Déclaration de M. Hartwig de Haen
Sous-Directeur général

(Prenant la parole en qualité d'observateur)

C'est avec plaisir que l'Organisation des Nations Unies pour l'alimentation et l'agriculture prend la parole à cette quatrième Conférence ministérielle. Nous constatons que l'accent est mis sur les préoccupations particulières des pays en développement et nous aimerions partager avec vous notre évaluation de la situation et nos suggestions en ce qui concerne la sécurité alimentaire et le développement rural.

Un des principaux défis que la société mondiale doit relever à l'aube de ce nouveau millénaire consiste à réduire la faim dans le monde et réaliser la sécurité alimentaire pour tous, aussi bien au niveau national qu'au niveau des ménages.
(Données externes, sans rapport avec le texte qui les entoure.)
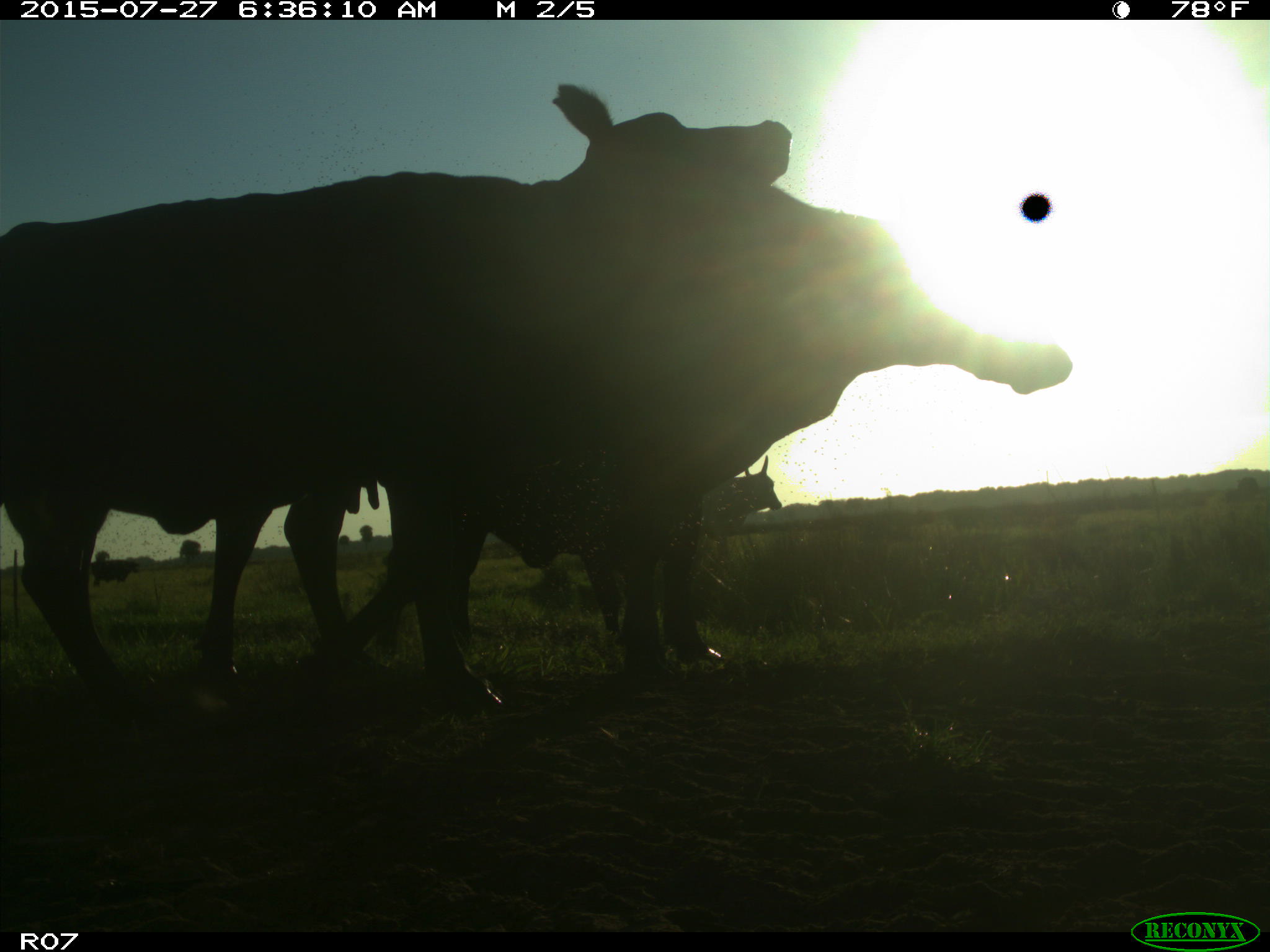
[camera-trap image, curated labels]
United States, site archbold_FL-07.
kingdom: Animalia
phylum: Chordata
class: Mammalia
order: Artiodactyla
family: Bovidae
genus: Bos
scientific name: Bos taurus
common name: domestic cow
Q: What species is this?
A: Bos taurus (domestic cow).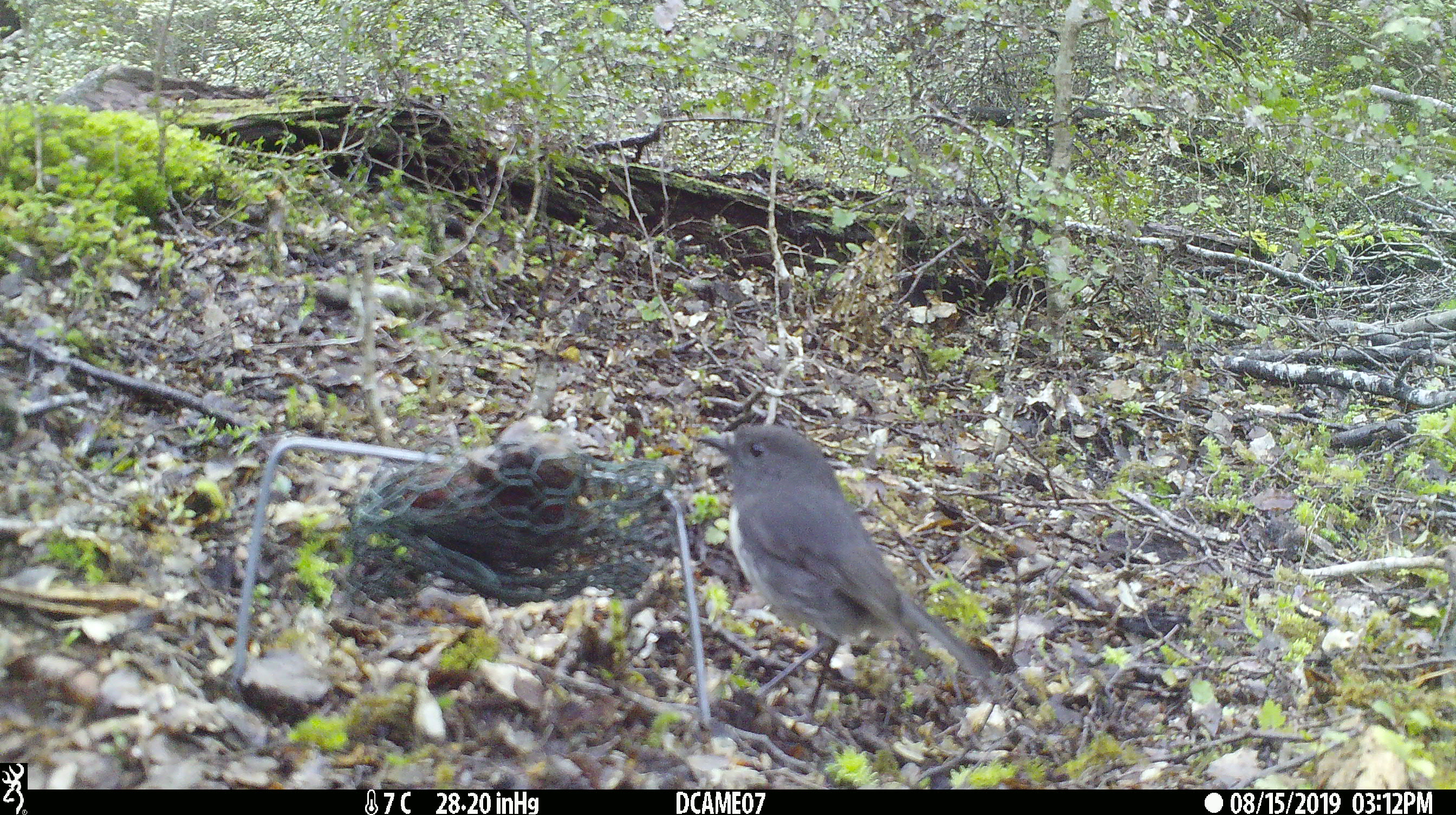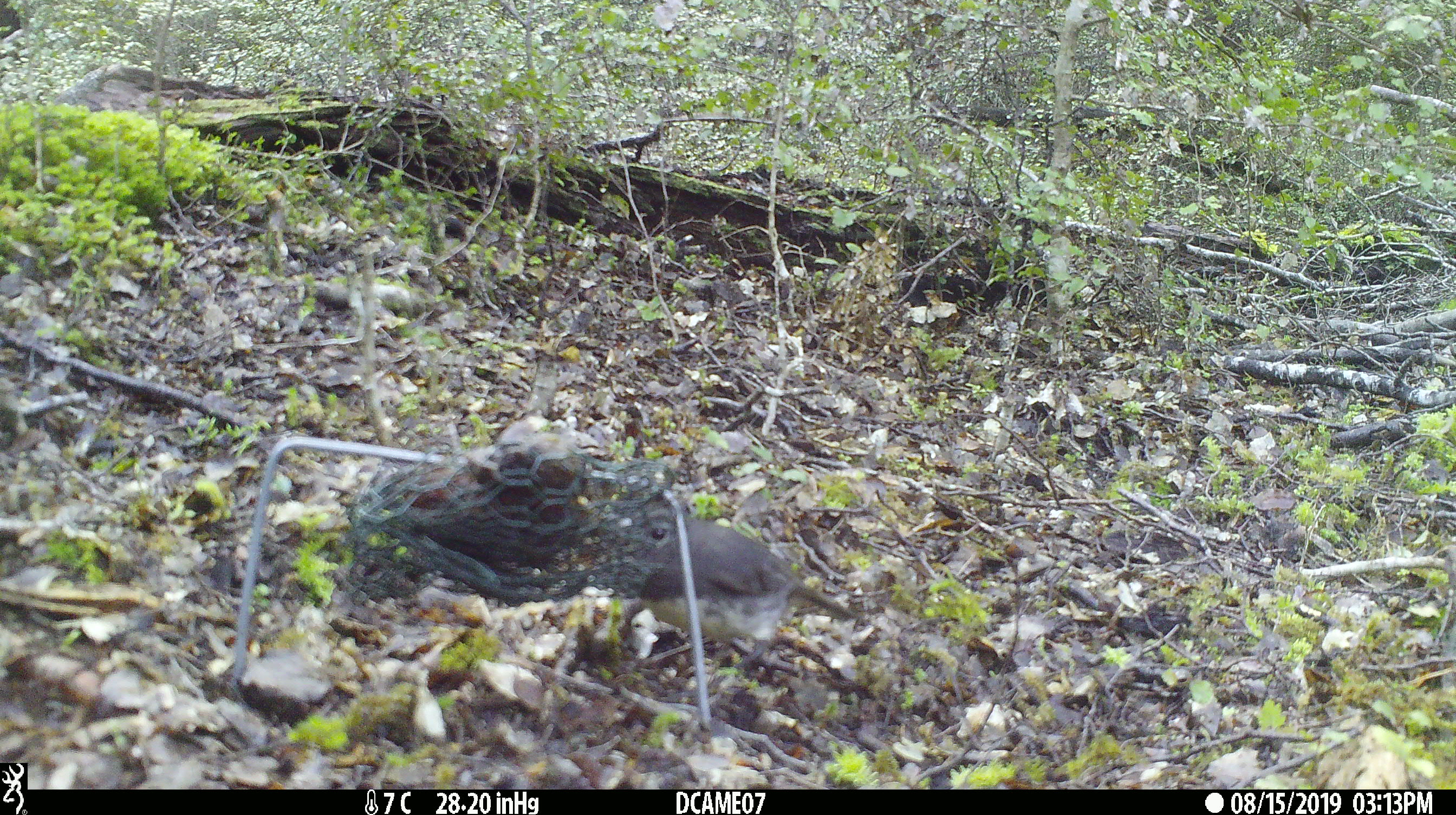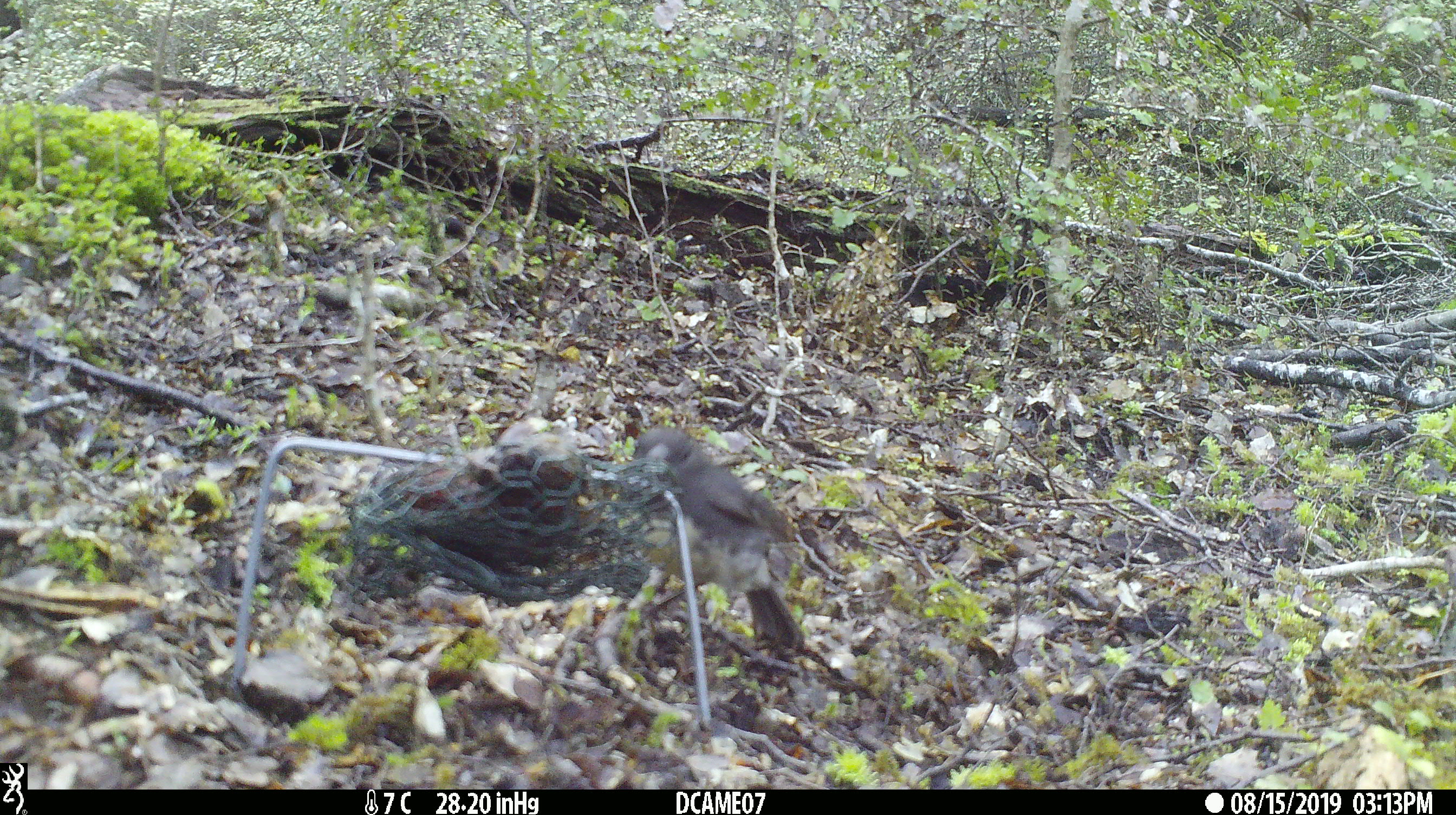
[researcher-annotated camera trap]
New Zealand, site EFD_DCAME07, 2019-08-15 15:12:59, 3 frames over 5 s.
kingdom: Animalia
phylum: Chordata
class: Aves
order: Passeriformes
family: Petroicidae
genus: Petroica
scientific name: Petroica australis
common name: new zealand robin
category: robin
Robin (new zealand robin) (Petroica australis).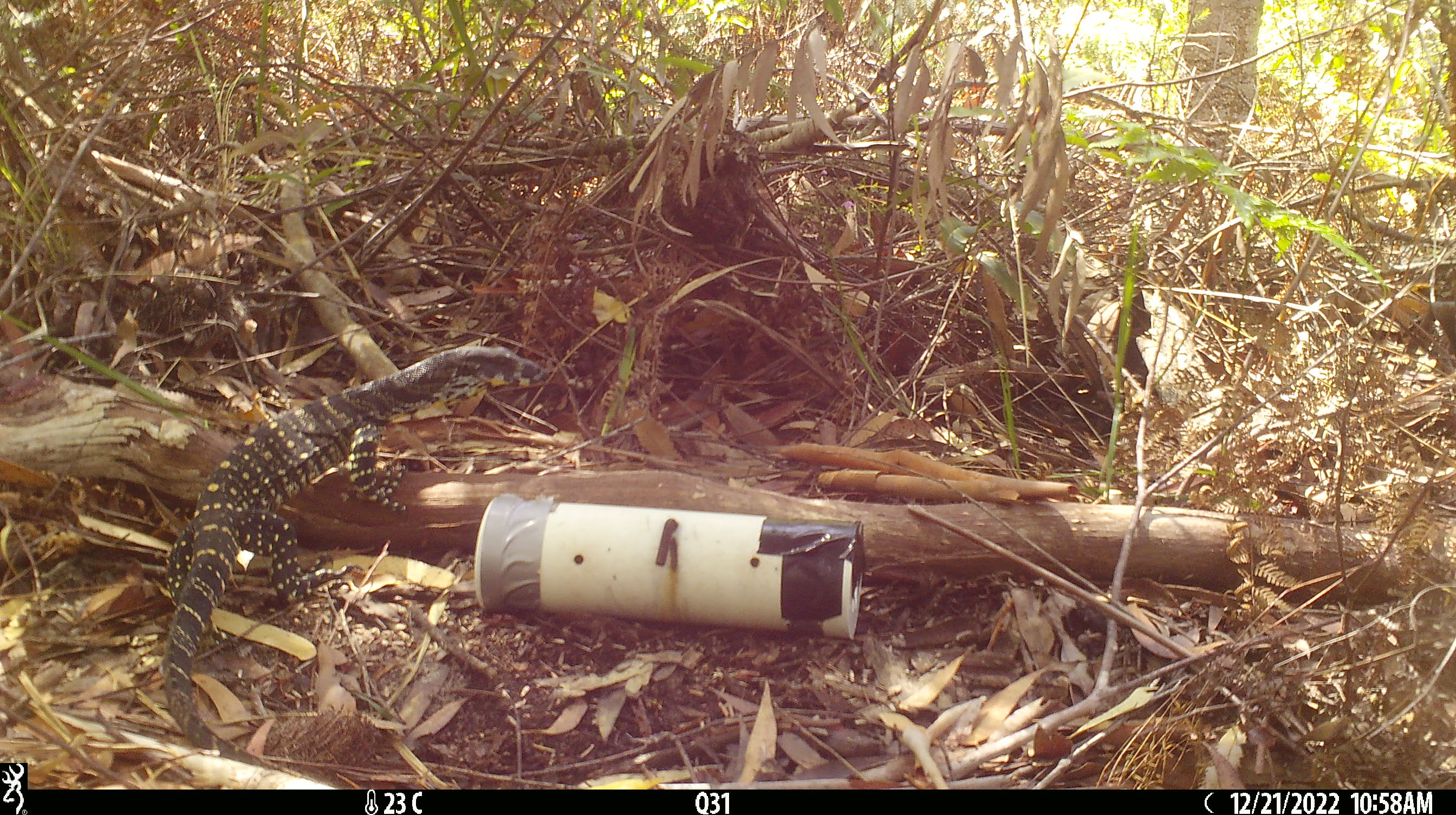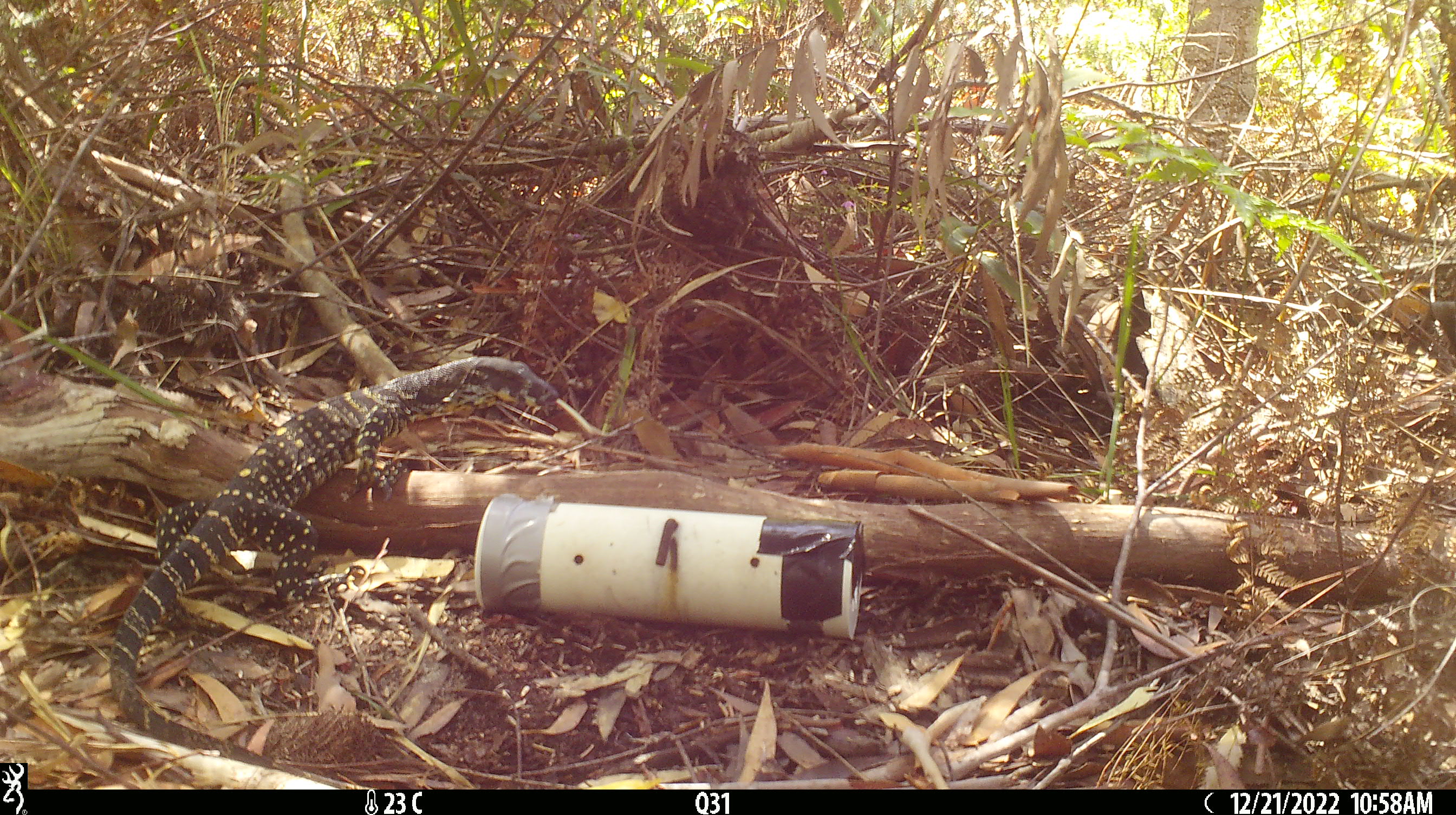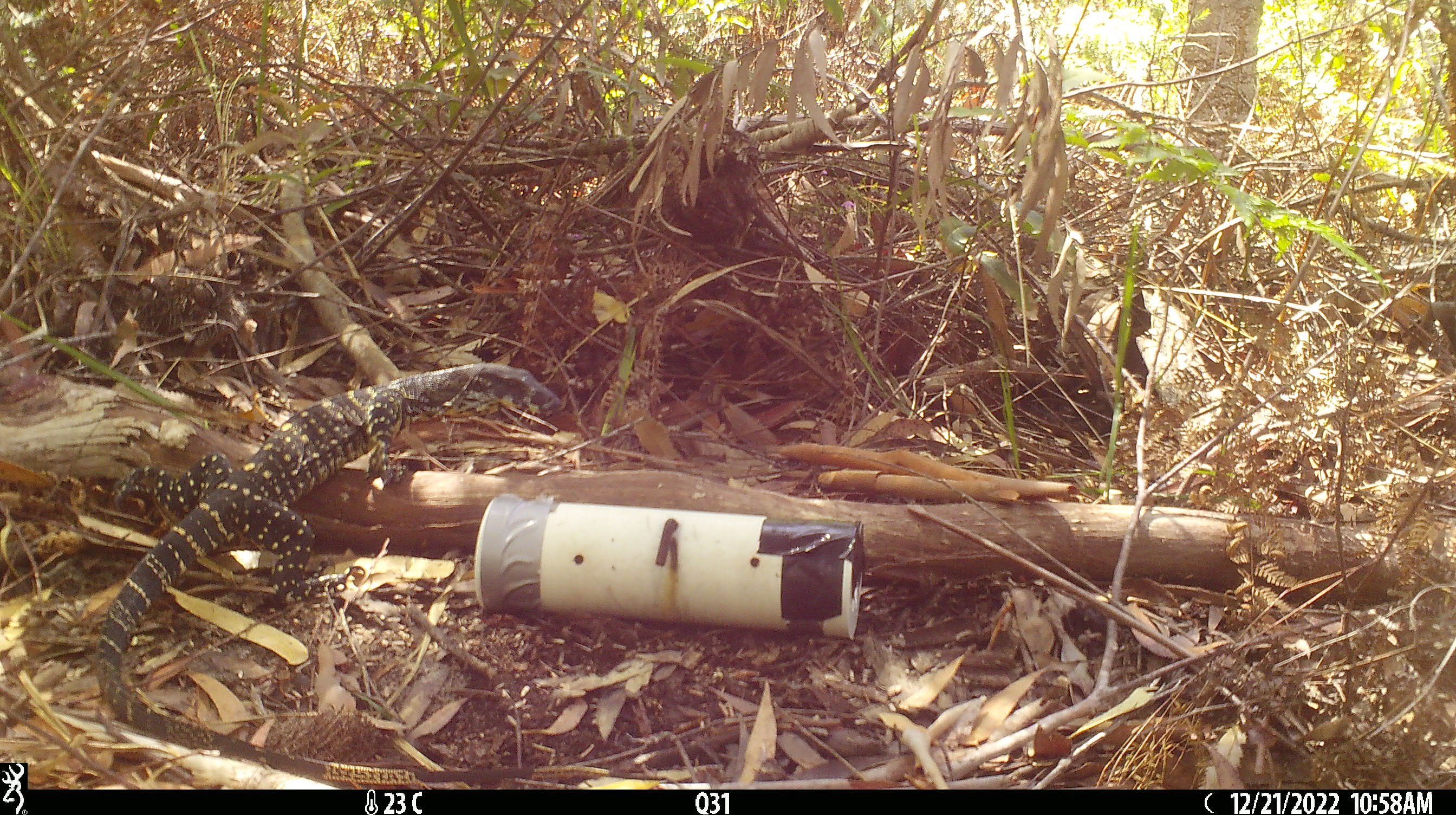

Les règles appropriées du système commercial multilatéral régissant la production et le commerce des produits agricoles comptent parmi les instruments essentiels pour promouvoir la sécurité alimentaire et le développement rural. L'Accord sur l'agriculture a été une initiative importante à cet égard.

J'aimerais traiter brièvement deux points. L'un concerne le défi mondial auquel l'agriculture est confrontée, l'autre est la voie à suivre, c'est-à-dire ce qu'il faut faire dans le contexte commercial pour relever ce défi.

Le défi

La FAO estime qu'au début de ce millénaire 815 millions de personnes vivent dans l'insécurité alimentaire. Elles ne disposent pas d'assez de nourriture pour mener une vie normale, saine et active. Sept cent soixante-dix-sept millions d'entre elles vivent dans des pays en développement, 27 millions dans des pays en transition et 11 millions dans des pays industrialisés. Bien que l'on soit parvenu à réduire quelque peu le nombre absolu de personnes souffrant de la faim, les progrès ne sont pas assez rapides pour réaliser l'objectif fixé par le Sommet mondial de l'alimentation, qui est de diminuer de moitié le nombre de personnes sous-alimentées d'ici à 2015. Au rythme actuel, il faudrait plus de 60 ans pour atteindre cet objectif.

La sous-alimentation chronique est une manifestation extrême de la pauvreté. La faim et l'insécurité alimentaire résultent toutes deux de la pauvreté qu'elles engendrent à leur tour. Éliminer le problème de la faim n'est pas seulement un impératif moral et social, mais aussi un bon investissement pour la croissance économique.

À la différence de la plupart des pays développés, où des niveaux de soutien et de protection excessifs continuent de fausser la production et les échanges, l'agriculture des pays en développement est souvent sous-évaluée dans la détermination des politiques. Elle est de ce fait aussi sous-approvisionnée en biens publics, ce qui aggrave les problèmes actuels de pauvreté dans les milieux ruraux, d'insécurité alimentaire, de dégradation de l'environnement, d'exode rural et d'instabilité sociale que connaissent la plupart des pays en développement.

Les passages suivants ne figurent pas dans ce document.